A trial showing that antiretroviral drugs could reduce the transmission of HIV between sex partners by 96 percent has been named the breakthrough of the year by one of the world's leading scientific journals.
The journal Science announced today (Dec. 22) that the results of the HPTN 052 trial, which were revealed in May, were the most important of 2011.
The HPTN 052 trial was a study of 1,763 couples, where one partner was HIV-positive and the other was not. Half the infected people received antiretrovirals, and the researchers found a 96 percent reduction in transfer of the virus. These results were discovered as the researchers prepared for a data and safety monitoring board meeting in the midst of the study, and as a result, the trial was ended four years early and all participants were offered antiretroviral treatment.
"HIV prevention has had very few successes," said Jon Cohen, a correspondent for Science who nominated the trial to the committee deciding the award. "The biomedical success story was limited for many years to prevention of mother to child transmission," which had been shown in 1994.
While condom use, behavior change and circumcision have been shown to prevent HIV, "the list of failures that have happened in prevention is incredibly long," Cohen said.
Calling HPTN 052 the cornerstone, Cohen said, "It's not, in and of itself, going to solve the problem, it's not going to end the epidemic."
"It's not a vaccine, Cohen said, "but it's the next best thing, and it's available today."
Will the drugs work for everyone?
Because the study was conducted in heterosexual couples, it's unclear whether the same benefit would extend to men who have sex with men.
Some ongoing studies are attempting to answer that question, and while the mechanisms behind transmission differ slightly, it seems all uninfected partners would benefit from antiretroviral drugs.
In fact, it may be unethical to run a similar trial in homosexual men at this point, given the strong evidence that the drugs work, because such a trial could be seen as withholding effective treatment from the people in the control group, Carl W. Dieffenbach, director of the Division of AIDS at the National Institute of Allergy and Infectious Disease, told MyHealthNewsDaily. The institute sponsored HPTN 052.
"I certainly think it's an important study," said Kevin Frost, chief executive of amFAR, the Foundation for AIDS Research. "It has begun to shape the conversation about the role of continuing to try and scale up treatment efforts worldwide, to get people onto treatment."
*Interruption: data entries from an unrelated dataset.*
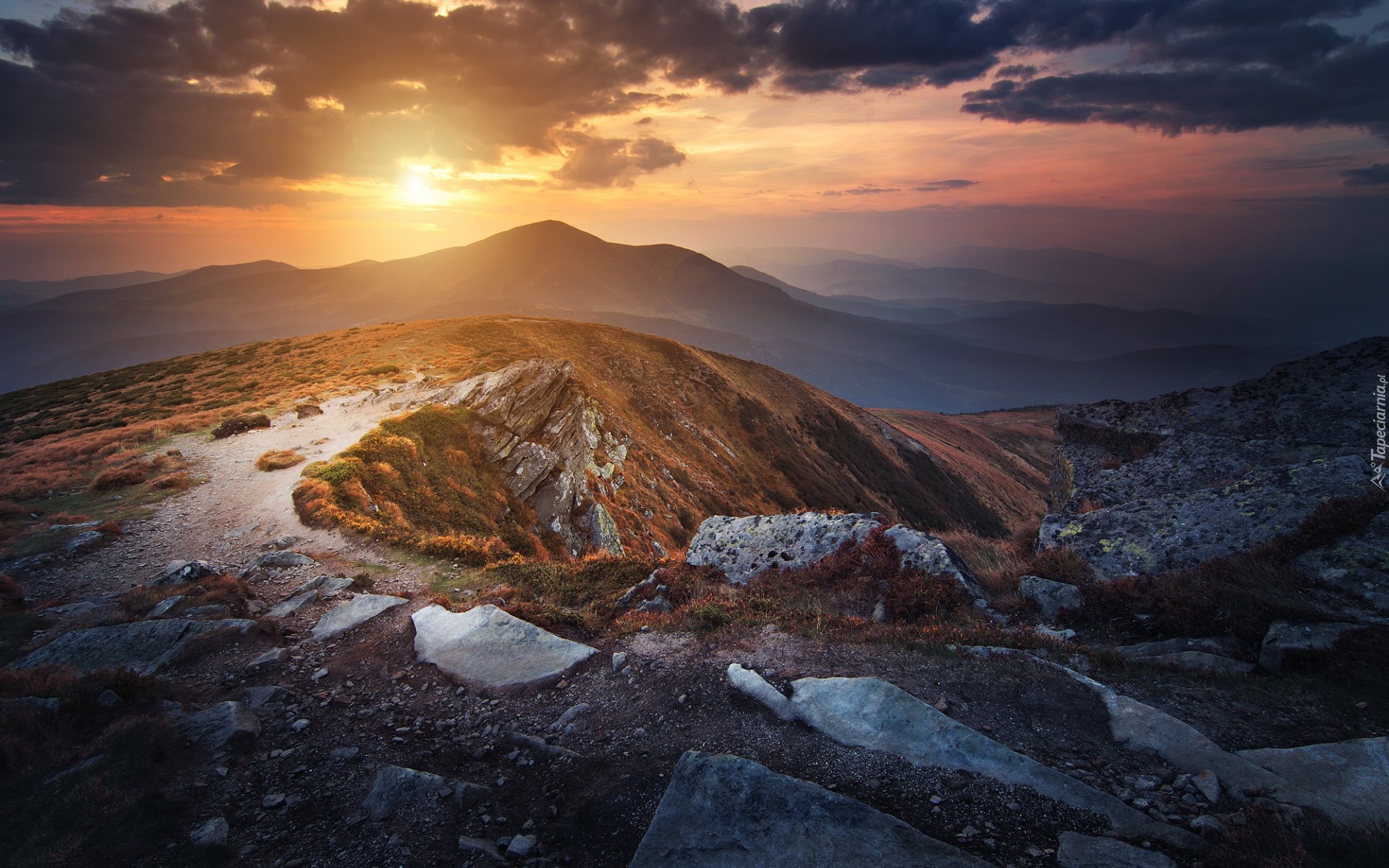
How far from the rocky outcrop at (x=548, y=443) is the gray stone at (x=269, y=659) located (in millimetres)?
16813

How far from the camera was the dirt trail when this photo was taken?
12.7m

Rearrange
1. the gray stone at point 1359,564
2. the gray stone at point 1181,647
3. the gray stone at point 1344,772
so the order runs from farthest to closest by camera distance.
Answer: the gray stone at point 1181,647 → the gray stone at point 1359,564 → the gray stone at point 1344,772

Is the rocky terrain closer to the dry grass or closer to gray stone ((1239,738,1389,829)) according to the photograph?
gray stone ((1239,738,1389,829))

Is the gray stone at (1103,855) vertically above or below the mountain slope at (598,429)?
above

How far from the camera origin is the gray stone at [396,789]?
561 cm

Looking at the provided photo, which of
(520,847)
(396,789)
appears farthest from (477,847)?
(396,789)

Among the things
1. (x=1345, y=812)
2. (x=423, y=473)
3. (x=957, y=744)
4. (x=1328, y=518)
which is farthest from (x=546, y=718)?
(x=423, y=473)

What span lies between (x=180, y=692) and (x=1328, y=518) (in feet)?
54.9

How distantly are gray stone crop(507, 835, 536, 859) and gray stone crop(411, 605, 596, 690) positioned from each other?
2.91 metres

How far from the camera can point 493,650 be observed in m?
8.66

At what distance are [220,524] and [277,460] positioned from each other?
5.00 m

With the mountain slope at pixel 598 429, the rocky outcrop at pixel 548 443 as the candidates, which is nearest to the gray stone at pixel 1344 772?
the mountain slope at pixel 598 429

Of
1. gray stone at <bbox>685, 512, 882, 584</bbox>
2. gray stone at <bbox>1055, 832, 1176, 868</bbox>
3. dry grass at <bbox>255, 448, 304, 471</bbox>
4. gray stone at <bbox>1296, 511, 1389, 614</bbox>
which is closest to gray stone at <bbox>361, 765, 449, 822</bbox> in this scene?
gray stone at <bbox>1055, 832, 1176, 868</bbox>

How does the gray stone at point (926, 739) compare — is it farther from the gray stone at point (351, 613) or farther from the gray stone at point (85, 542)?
the gray stone at point (85, 542)
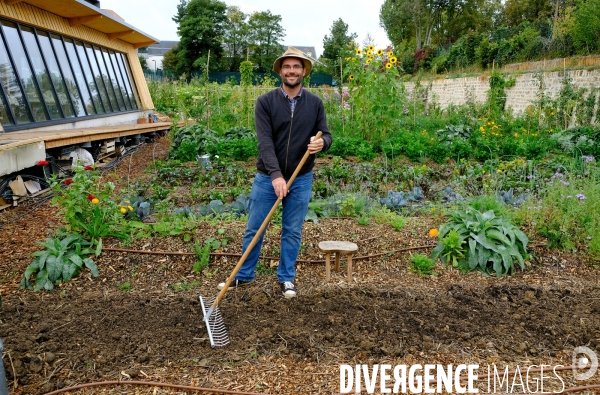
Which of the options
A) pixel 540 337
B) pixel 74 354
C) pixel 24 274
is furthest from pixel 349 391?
pixel 24 274

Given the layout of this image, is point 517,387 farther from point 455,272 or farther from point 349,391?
point 455,272

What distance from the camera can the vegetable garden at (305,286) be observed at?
2.68 m

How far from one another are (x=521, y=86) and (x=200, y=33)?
30.3m

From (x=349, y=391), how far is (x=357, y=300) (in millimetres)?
992

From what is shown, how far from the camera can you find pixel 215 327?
2941mm

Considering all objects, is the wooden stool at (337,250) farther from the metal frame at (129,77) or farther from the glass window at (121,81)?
the metal frame at (129,77)

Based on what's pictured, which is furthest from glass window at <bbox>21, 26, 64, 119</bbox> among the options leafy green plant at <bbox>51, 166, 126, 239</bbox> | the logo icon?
the logo icon

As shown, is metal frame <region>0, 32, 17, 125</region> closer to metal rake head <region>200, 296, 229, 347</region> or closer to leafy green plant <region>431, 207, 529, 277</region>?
metal rake head <region>200, 296, 229, 347</region>

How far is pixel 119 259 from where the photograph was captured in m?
3.95

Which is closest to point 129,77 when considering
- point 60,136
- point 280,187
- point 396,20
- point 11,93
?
point 11,93

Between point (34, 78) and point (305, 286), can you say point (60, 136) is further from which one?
point (305, 286)

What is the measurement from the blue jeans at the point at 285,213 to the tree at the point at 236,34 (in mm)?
41090

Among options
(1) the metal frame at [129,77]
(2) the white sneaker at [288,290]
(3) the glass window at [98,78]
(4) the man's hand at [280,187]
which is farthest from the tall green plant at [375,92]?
(1) the metal frame at [129,77]

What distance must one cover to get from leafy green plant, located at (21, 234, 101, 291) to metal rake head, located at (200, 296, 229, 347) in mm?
1239
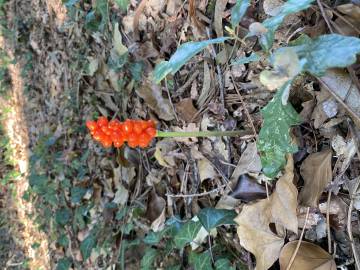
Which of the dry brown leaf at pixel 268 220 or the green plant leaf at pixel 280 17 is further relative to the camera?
the dry brown leaf at pixel 268 220

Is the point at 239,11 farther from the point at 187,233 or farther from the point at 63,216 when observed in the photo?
the point at 63,216

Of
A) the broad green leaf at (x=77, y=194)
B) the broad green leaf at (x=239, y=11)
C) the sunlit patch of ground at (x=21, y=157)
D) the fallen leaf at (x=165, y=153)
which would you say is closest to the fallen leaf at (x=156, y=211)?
the fallen leaf at (x=165, y=153)

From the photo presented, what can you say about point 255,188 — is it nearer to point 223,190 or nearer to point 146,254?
A: point 223,190

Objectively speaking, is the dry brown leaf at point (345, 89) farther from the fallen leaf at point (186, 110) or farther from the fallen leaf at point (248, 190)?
the fallen leaf at point (186, 110)

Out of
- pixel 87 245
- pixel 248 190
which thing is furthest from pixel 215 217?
pixel 87 245

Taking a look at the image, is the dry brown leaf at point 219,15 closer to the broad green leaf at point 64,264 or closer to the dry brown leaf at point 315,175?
the dry brown leaf at point 315,175

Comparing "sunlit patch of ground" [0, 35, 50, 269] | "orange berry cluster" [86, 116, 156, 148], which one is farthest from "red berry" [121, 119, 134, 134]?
"sunlit patch of ground" [0, 35, 50, 269]

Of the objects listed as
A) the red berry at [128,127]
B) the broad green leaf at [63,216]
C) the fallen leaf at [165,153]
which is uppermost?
the red berry at [128,127]

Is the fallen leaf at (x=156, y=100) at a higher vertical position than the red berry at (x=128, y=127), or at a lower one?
lower

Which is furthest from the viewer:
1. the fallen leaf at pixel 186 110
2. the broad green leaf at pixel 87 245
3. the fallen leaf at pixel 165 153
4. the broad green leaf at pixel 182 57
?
the broad green leaf at pixel 87 245

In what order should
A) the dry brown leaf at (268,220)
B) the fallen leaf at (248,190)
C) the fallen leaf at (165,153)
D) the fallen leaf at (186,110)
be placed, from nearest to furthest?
1. the dry brown leaf at (268,220)
2. the fallen leaf at (248,190)
3. the fallen leaf at (186,110)
4. the fallen leaf at (165,153)

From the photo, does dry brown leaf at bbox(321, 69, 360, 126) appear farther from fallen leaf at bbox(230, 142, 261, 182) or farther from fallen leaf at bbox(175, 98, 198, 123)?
fallen leaf at bbox(175, 98, 198, 123)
But, Frost said, he is skeptical about getting funding and support for such efforts.
Making treatments easier to stick with
An NIH-funded trial, called START, is under way to determine just how soon after infection antiretroviral therapy should be started.
Dieffenbach said he is concerned with getting people to start and adhere to antiretroviral therapies. The problem, he said, is what is known as the "treatment cascade": For every 100 patients who are HIV-positive, 79 are aware of it, 47 of those are linked to care, and only 26 are on treatment that is suppressing the virus in their blood.
Part of the solution, Dieffenbach said, is replacing a daily pill with a patch or injection that can be taken less frequently, and isn't as reliant on an individual's behavior.
"This is the fundamental challenge that we face now. We absolutely know that treatment matters," he said.
"It's really time to now go back and look at new formulations, new molecules that remove the adherence [issue]," Dieffenbach said. "The other part of that is looking at curing HIV infection and eliminating the disease. That's the revolution we need to get going."
Pass it on: A study showing that HIV transmission can be largely prevented with antiretroviral drugs has been named the most important finding of 2011.